Unfortunately, much of the solo content of Worms is marred by bizarre AI, another unfortunate series trademark. Computer controlled opponents are capable of launching a grenade halfway across the map through a pinhole opening in the terrain on one turn, then completely waste a turn on the next. The real draw of Battlegrounds, as in any Worms title, is the multiplayer, and here Battleground offers plenty for players to enjoy both in online matches and local play. Customizing your own team is as much of a joy as it has ever been, and players who dig through the over 200 pieces of decorative items will find something to make their team stand out. Worms: Battlegrounds also offers plenty of voiceover options, all of which are capable of leaving a player in stitches.
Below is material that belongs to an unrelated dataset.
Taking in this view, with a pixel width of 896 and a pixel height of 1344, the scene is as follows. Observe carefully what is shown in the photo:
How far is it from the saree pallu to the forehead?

"The different classes of worms (soldier, scout, heavy, and scientist) offer some variation to your troops’ capabilities, but play nearly identical overall."
Mulltiplayer matches are the real highlight of the experience. Sending an enemy skipping over a lake with a baseball bat, building an elaborate system of tunnels with a blowtorch, or having a bazooka shell make a difficult turn in the wind is always satisfying, but only more so when you know it’s a friend holding the other controller. Battlegrounds’ clan options also allow to players to play Worms on the same team, which raises the stakes on ranked online battles.
The different classes of worms (soldier, scout, heavy, and scientist) offer some variation to your troops’ capabilities, but play nearly identical overall. The heavy might move a little slower and have a little more health than the other troops, but neither of these characteristics will have you playing him in any other manner than a standard worm. An exception to this would be the scout, who can cover more ground per turn against the ticking clock, and can use the Blowtorch to escape from larger worms who cannot follow his path. Again, it is not a great difference, but it does offer players something else to think about as the game progresses.
"Overall though, Worms Battlegrounds is a very solid addition to Team 17s venerable franchise."
The graphics in Worms: Battlegrounds are presented in 2.5D, meaning all of the action takes place on a two-dimensional plane, but objects are rendered in three. The added depth can be distracting, particularly when you add in different types of terrain and moving doodads to the maps. Occasionally, it is possible to lose track of the landscape in the action, which can be very frustrating after lining up a perfect shot only to have it blocked by an object that appeared to be in the background, or lining up your worm on a ledge only to have it slip off of the cliff to its death. These kind of moments have always been a part of the series, but seem more prominent now than they ever did in the past. Overall though, Worms Battlegrounds is a very solid addition to Team 17s venerable franchise. Hurling a Holy Hand Grenade into a swarm of opponents brings about the same joy it did almost twenty years ago, even if the experience is bogged down by buggy AI and a busy graphical presentation.